Write a function named `combineDuplicates` that manipulates a list of `ListNode` structures. The function accepts as a parameter a reference to a pointer to the front of a list, and modifies the list by merging any consecutive neighboring nodes that contain the same element value into a single node whose value is the sum of the merged neighbors. For example, suppose a pointer named `list` points to the front of a list containing the following values. The diagram shows the result of a call of `combineDuplicates(list);` on the list. The underlined areas represent the neighboring duplicate elements that are merged in the final result.

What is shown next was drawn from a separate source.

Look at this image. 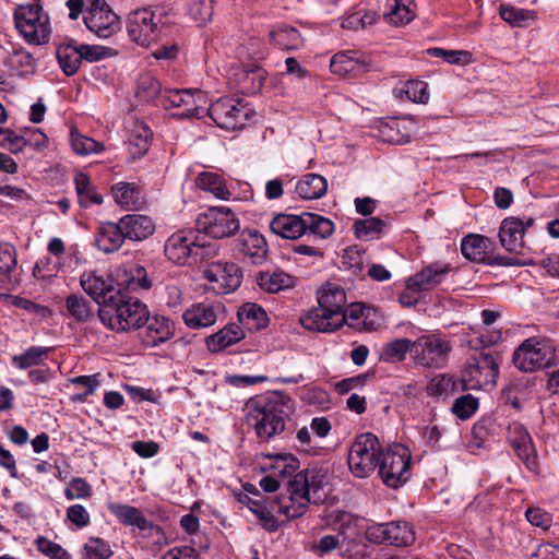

```{3, 3, 2, 4, 4, 4, -1, -1, 4, 12, 12, 12, 12, 48, -5, -5}       list

{3, 3, 2, 4, 4, 4, -1, -1, 4, 12, 12, 12, 12, 48, -5, -5}       combineDuplicates(list);

{6, 2, 12, -2, 4, 48, 48, -10}                                  result
```

If the list is empty or contains no duplicates, it should be unchanged by a call to your function.

Constraints: It is okay to modify the `data` field of existing nodes, if you like. Do not construct any new `ListNode` objects in solving this problem (though you may create as many `ListNode*` pointer variables as you like). Do not use any auxiliary data structures to solve this problem (no array, vector, stack, queue, string, etc). Your code must run in no worse than O(N) time, where N is the length of the list. Your code must solve the problem by making only a single traversal over the list, not multiple passes.

Assume that you are using the `ListNode` structure as defined below:

```struct ListNode {
int data;         // value stored in each node
ListNode* next;   // pointer to next node in list (nullptr if none)
}
```
Function: Write a C++ function as described, not a complete program.